▶ **PROBLEMS TO SOLVE**
A: Using the direct public offering passage, answer these briefly:
(i) In as little as how many days can a direct public offering be completed?
(ii) Which SEC division reviews Form S-1 registration statements?
(iii) Which forms does the passage list among the reports a fully reporting company must submit?
B: Continue the direct public offering passage, picking up after its last sentence.

▶ **SUPPLIED PASSAGE**
▬▬▬

Roadmap For a Successful Direct Public Offering
Preparing for a direct public offering or an initial public offering (“IPO”) or takes both a commitment of time and money. Unlike an Initial Public Offering, a direct public offering does not involve an underwriter. While it often takes a year or longer to plan for and complete an IPO, a direct public offering can be completed in as little as 90 days, using Form S-1. Unlike a Form 10 registration statement, Form S-1 will create unrestricted securities.
Money and time are not the only things required for a successful direct public offering. Having the right Going Public Attorney is critical to the direct public offering process. Some companies begin planning for their direct public offering months before the process begins. This allows the issuer to consider a variety of factors including confidential submission of the registration statement and other matters. During this time, the company prepares for the audit process, develops its plan of operations and obtains its shareholder base.
Assemble Your Direct Public Offering Team
During the going public process, in addition to a Going Public Attorney, the Company will require the services of a transfer agent, a sponsoring market maker, a DTC participant, an accountant, and an auditor. The company also needs “seed shareholders”.
The Going Public Securities Attorney
Before selling shares in a direct public offering, the company must file a Form S-1 registration statement with the Securities and Exchange Commission (“SEC”).
A Form S-1 registration statement includes the prospectus, which is used to describe the offering and information about the company. The prospectus is the selling document used to market the company’s offering.
The Form S-1 Prospectus includes:
- Business Summary – a description of the company including products/services and other business functions;
- Financial Summary – including an income statement and balance sheet;
- Risk Factors – for investing in the company, like economic conditions, the market, and competition;
- Management and Compensation – i.e., who’s paid what at the company;
- Stock Offerings – which describes the offering details;
- Use of Proceeds from the IPO; and
- Discussion of Financial Conditions and Operations by the Company’s Management.
Form S-1 registration statements are reviewed by the SEC’s Division of Corporation Finance. Each of the multiple reviews prompts comments to which the company must respond with the help of its Going Public Attorney.
The company and/or its attorney will draft responses to the SEC comments and file amendments to the registration statement. When the SEC examiners feel the Form S-1 has satisfied all requirements, the registration statement will be declared effective.
Once a company completes its Form S-1, it will be fully reporting with the SEC and must submit various reports and filings, including but not limited to, Forms 10-K, 10-Q, and 8-K.
Only a qualified Going Public Attorney can provide the guidance necessary to determine the appropriate structure for the direct public offering and compile the required Form S-1 disclosures. Companies should ensure that their own best interests are their priority and avoid lawyers who have been involved in repeated reverse merger transactions.

▬▬▬

▶ **DATASET SECTION**
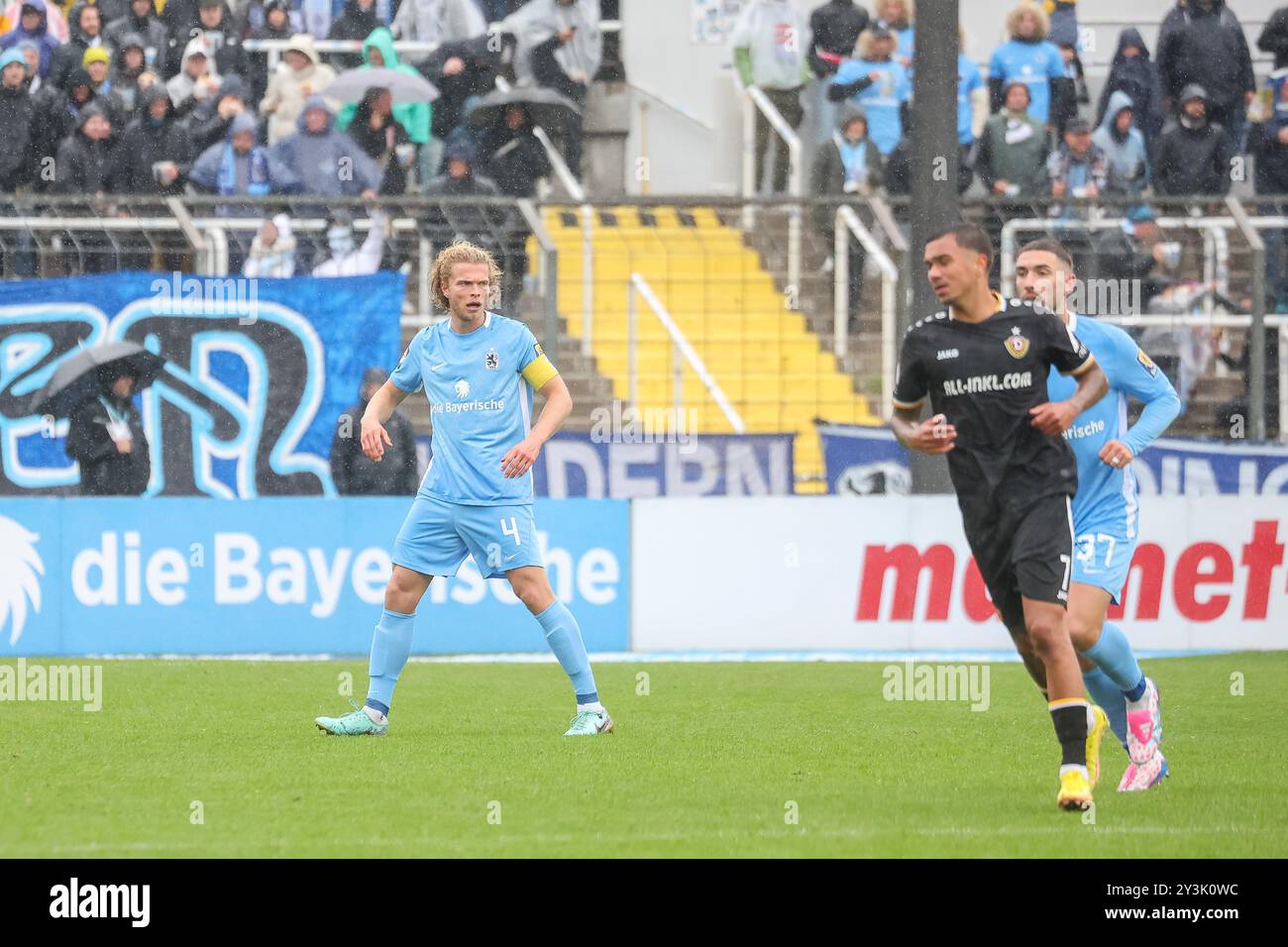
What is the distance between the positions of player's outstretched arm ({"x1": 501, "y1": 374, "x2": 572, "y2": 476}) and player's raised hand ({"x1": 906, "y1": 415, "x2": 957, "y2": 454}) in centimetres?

▬▬▬

▶ **ANSWERS IN ORDER**
A:
(i) 90 days, using Form S-1.
(ii) The SEC's Division of Corporation Finance.
(iii) Forms 10-K, 10-Q, and 8-K.

B:
The Accountant and Auditor
A Form S-1 registration statement requires that the company provide audited financial statements for its most recent two fiscal years or any shorter period that it has been in existence. The company must have an accountant who is capable of preparing Generally Accepted Accounting Principles (“GAAP”) compliant financial statements and the necessary footnotes.
A company going public must hire an independent registered public accounting firm to audit the financial statements prepared by its accountant. The auditor must also provide an independent opinion addressing whether or not those financial statements are relevant, accurate, complete, and fairly presented. The Company’s auditor must be registered with the Public Company Accounting & Oversight Board (“PCAOB”).
The Form S-1 requires an opinion of counsel and audited financial statements. Both a going public attorney and auditor must be engaged prior to the filing of a Form S-1. Once the Company’s Form S-1 has been declared effective, the company must locate a transfer agent and sponsoring market maker.
The Transfer Agent
Setting up a transfer agency early and then issuing and shipping shares to your initial selling subscribing shareholders, is a formality that helps avoid confusion and extra burdens for the company.
A transfer agent is the custodian of the company’s shareholder records, including purchases, sales, transfers and account balances. After completion of the going public transaction, as the company’s securities begin to trade actively, it becomes critical to have efficient transfer agent operations.
Choosing a qualified transfer agent that offers a reasonable fee structure and terms is an important yet often overlooked step in the process. An experienced going public lawyer will usually have a good sense of qualified and reliable service providers and can help you.
The Sponsoring Market Maker
Once the Company’s Form S-1 has been declared effective, the company must locate a sponsoring market maker to file its Form 211.
It has become difficult for small companies going public to locate a sponsoring market maker to submit their Form 211 application to FINRA. Market makers cannot be compensated for acting as a sponsor, and compiling the application entails a tremendous amount of time and effort. Rule 15c2-11(a)(5) of the Securities Exchange Act of 1934, as amended, requires sponsoring market makers to undertake significant due diligence to achieve compliance. These requirements have made market makers reluctant to sponsor small companies. Typically, the company’s Securities Attorney locates its sponsoring market maker.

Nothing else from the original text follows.